EXTRACT TO READ

Would you read leela-zero/leela-zero#1941? Once a ladder pattern is started, it forces LZ to continue ladder reading until the pattern is broken.

It is a small patch and its benefit is limited. I'm not sure whether it makes LZ stronger or weaker. I only expect mental easing of irritation for the middle part of long ladder reading.

featurecat commented 5 years ago

Unfortunately it seems to be failing my first test: image Although after clicking the ladder move it quickly realizes its superior -- more quickly than the default Leela Zero exe. I think worst case I can use this, but I will try to make a patch myself. I will definitely refer to your implementation.

Mondhund commented 5 years ago

The new networks are really harsh when it comes to winning percentages. A small mistake easily costs 40-50%. So instead of winning percentage, I'm more interested in how many points I'm behind or ahead. One hint is to use 'handicap-instead-of-winrate' in the config and multiply the value by 10, but I'm not sure how good an estimate this is. (E.g. towards the end of the game, it's a few points off the actual result). So it would be great if there's a way to integrate this into the gui - if the values make sense.

featurecat commented 5 years ago

@Mondhund, I agree this is currently an issue. I like the idea of using a log scale to better show the value of each mistake. I'm definitely worried about interpretability though. If I use something besides percentages it might confuse users, especially since we can't accurately estimate points yet...

Handicap instead of winrate does seem like a good solution now. I wonder if we can use some other AIs to estimate territory. But that doesn't always determine who is ahead... I'll consider making # of handicap ahead the default option. And if I improve it a little it might be as useful as you describe.

gcp commented 5 years ago

A simple way to get a point count is to force LZ to play out the game at say 1 playout per move. It is not fast on a CPU though, and the result of the game might flip. If you do this in a background process, you can refine the estimate by playing a few games and varying the playouts a bit (say first 1, then 3, 4, 5, etc).

gcp commented 5 years ago

This raises a question of offering the version of Leelaz that investigates every move. I don't know the answer yet.

With the avoid and allow tags this should work with the regular release.

Mondhund commented 5 years ago

A simple way to get a point count is to force LZ to play out the game at say 1 playout per move. It is not fast on a CPU though, and the result of the game might flip. If you do this in a background process, you can refine the estimate by playing a few games and varying the playouts a bit (say first 1, then 3, 4, 5, etc).

I had the same idea and ran a number of games with 1 playout but in many cases LZ loses stones in the progress and resigns. So my impression was that this gives not a very good estimate. Perhaps more playouts increase the accuracy and Maybe the scoring playouts can be ran on the CPU in parallel so that they don't interfere with the GPU calculations.

My (I confess naive and uneducated) hope was that within LZ there still a modified MCTS running that by itself gives a score that can be reused, but this seems not to be the case?

gcp commented 5 years ago

in many cases LZ loses stones in the progress and resigns

You can disable resignation. But I could imagine it plays many desperation moves when losing, and that causes the estimate to be off? Or do you mean that the side that is ahead blunders?

CHALLENGES
1. Condense the paragraph of the forum thread that begins "The new networks are really harsh" into a short bulleted list that keeps its main facts.
2. Write the next part of the forum thread, continuing right after its final question.

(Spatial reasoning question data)

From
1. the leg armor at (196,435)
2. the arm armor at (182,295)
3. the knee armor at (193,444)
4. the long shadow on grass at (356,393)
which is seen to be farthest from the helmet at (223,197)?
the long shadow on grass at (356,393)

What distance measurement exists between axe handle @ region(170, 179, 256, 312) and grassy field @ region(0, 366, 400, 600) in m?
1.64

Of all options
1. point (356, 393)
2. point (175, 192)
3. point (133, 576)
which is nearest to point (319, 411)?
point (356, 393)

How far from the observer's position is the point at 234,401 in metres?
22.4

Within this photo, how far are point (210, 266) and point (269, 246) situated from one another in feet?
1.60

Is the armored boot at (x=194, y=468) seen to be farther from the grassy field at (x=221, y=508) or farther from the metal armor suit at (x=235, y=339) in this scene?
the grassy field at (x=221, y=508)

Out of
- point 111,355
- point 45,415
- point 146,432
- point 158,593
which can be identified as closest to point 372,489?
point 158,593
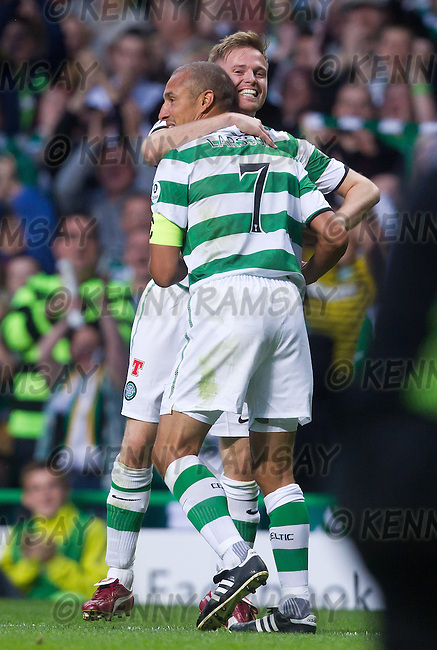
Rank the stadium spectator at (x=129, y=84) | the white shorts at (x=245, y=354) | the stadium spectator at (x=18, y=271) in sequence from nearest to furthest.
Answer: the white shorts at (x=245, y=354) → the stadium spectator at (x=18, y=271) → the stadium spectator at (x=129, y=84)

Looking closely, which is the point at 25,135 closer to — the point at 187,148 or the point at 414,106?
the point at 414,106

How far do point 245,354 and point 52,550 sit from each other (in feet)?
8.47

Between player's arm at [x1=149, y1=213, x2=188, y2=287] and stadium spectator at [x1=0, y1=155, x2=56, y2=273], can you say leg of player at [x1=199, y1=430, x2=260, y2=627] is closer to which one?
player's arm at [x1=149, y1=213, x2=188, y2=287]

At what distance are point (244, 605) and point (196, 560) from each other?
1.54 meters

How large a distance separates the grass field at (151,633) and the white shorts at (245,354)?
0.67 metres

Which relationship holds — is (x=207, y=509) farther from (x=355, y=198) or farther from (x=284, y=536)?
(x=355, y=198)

ANSWERS PER TASK
1.
- The new networks react harshly in winning percentages: a small mistake can cost 40–50%.
- Points behind or ahead would be more useful than winning percentage.
- One workaround is setting 'handicap-instead-of-winrate' in the config and multiplying the value by 10.
- How good that estimate is remains uncertain. Near the end of a game it is a few points off the actual result.
- Adding this to the GUI would be welcome, provided the values make sense.

2.
My (I confess naive and uneducated) hope was that within LZ there still a modified MCTS running that by itself gives a score that can be reused, but this seems not to be the case?

There are no Monte Carlo simulations, only the neural network estimate. Unfortunately I think that the level of the neural network is so high now that even a strong Monte Carlo playout engine will cause too much deviation.

featurecat commented 5 years ago

But I could imagine it plays many desperation moves when losing, and that causes the estimate to be off?

That's what I would fear about it. I'd like to test it myself, of course. I think the accuracy of this might be pretty low unless there are many, many playouts/simulations. So you might want to use a smaller, faster network for playouts, but then the point estimate might not reflect the actual winrate, since the estimation network is weaker. Maybe I can train the 10x128 or 6x128 networks on some recent games for the territory estimator. I'm sure a lot of people want this.

With the avoid and allow tags this should work with the regular release.

True, I was thinking about this (https://github.com/leela-zero/leela-zero/issues/1758#issuecomment-416186612) by @AncalagonX. But you're right, the 0.17 release gives Lizzie an opportunity for more control over the search process.

Mondhund commented 5 years ago

in many cases LZ loses stones in the progress and resigns

You can disable resignation. But I could imagine it plays many desperation moves when losing, and that causes the estimate to be off? Or do you mean that the side that is ahead blunders?

it's both: the side that is ahead gives away points in the end and the side that is behind loses points by playing stones that don't work. I ran a number of tests with 1,2 and 10 playouts but never got a meaningful result.

There are no Monte Carlo simulations, only the neural network estimate. Unfortunately I think that the level of the neural network is so high now that even a strong Monte Carlo playout engine will cause too much deviation.

thanks for the clarification. I agree. So it seems that there's no easy way. A heuristic may help, but that's also hard to implement with winning percentages only. It looks like we need to train another NN to estimate the score. But how to train this? Asking a group of Pros to give their assessment after each move and use that as training data? Not realistic.

featurecat commented 5 years ago

I believe KataGo already estimates territory.

alreadydone commented 5 years ago

@lightvector:

I also implemented kata-analyze. Same as lz-analyze but it does not multiply the winrates and such by 10000 and round them, it just leaves them as floats, and it also reports the expected score.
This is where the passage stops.